Initial concern following WW2? There was the Great Red Scare just after WW1, for heaven’s sake. The Russian Revolutions had just happened, the Czar was dead, and the Russian Empire was morphing into the Union of Soviet Socialist Republics, had dropped out of the war, and had sued for peace.
And there’d been a lot of socialist agitation before WW1. The Haymarket Affair happened in the 1880s. The disadvantages of centralized planning hadn’t become apparent, and it wasn’t until the later 1920s that holes started to appear in the USSR’s image as a brave new revolutionary world.
For a non-communist, but still socialist, view of things, read HG Wells’ later works, suich as The Shape of Things to Come and The World Set Free. Here we have works written in the 1930s speaking of the collapes of the capalist order due to wars and overextension, and a new ‘Modern State’ society springing up amidst the decay.

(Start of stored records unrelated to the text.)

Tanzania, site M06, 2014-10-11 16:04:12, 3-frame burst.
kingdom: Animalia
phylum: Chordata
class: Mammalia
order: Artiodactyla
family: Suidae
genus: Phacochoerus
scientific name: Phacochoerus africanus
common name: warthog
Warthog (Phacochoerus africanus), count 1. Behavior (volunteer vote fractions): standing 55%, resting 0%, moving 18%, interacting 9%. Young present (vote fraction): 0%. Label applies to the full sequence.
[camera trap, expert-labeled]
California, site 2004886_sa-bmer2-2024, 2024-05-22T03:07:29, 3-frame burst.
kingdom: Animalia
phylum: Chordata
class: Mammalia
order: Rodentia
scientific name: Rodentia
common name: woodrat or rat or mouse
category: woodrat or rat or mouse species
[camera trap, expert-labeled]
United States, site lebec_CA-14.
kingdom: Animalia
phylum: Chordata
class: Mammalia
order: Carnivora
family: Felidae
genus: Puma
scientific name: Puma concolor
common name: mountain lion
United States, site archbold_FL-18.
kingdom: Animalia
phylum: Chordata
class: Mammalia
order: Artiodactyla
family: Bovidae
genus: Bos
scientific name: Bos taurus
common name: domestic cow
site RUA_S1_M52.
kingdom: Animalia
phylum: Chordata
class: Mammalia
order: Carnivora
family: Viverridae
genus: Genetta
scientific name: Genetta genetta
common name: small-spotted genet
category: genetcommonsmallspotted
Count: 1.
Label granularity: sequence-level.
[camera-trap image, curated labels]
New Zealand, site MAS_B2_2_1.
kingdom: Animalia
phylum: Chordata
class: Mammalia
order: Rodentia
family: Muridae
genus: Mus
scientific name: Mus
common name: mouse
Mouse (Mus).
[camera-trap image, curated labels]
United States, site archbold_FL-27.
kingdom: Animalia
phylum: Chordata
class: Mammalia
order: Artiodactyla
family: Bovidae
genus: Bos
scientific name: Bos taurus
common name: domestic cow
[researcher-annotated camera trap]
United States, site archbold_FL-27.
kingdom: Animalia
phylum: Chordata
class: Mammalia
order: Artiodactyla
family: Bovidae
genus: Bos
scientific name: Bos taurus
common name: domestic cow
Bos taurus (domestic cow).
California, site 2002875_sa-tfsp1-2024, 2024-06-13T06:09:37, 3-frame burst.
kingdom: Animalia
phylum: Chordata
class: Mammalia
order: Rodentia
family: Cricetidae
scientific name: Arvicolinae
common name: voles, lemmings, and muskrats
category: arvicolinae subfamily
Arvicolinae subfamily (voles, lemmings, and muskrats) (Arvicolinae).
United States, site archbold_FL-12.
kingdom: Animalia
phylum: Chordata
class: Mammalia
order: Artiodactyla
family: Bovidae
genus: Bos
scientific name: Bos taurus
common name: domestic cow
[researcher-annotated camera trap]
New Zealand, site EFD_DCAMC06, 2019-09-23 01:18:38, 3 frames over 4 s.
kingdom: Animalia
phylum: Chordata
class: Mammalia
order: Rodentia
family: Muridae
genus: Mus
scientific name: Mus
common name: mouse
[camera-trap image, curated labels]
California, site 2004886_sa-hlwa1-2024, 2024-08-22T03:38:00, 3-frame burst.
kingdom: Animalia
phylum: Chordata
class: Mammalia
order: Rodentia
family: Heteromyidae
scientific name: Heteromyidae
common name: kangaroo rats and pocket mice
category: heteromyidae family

But if you look at what happened, the Communist rebellions happened in poorer countires and areas, ones without an inclusive social tradition, or where people were starving, and had nothing to lose by rebelling.
The US and its allies would have been better off supporting policies that benefitted the people who would otherwise rebel. And they did to some degree–look at what the Marshall Plan did for Europe.
But they should have extended that to SE Asia and South America and Central America and all the other places, sat down with all those dictators, and said, “Look. We don’t care what you call yourselves. We do care that the people aren’t being treated fairly. We won’t support you if you don’t treat your own people well.” Instead, too often they seemed to say, “You’re anti-Communist? Great! We’ll support you, no matter what you do, if you help us oppose the Russians.”
So I don’t think the US overreacted, but it definitely didn’t react in the most efficient dirrection.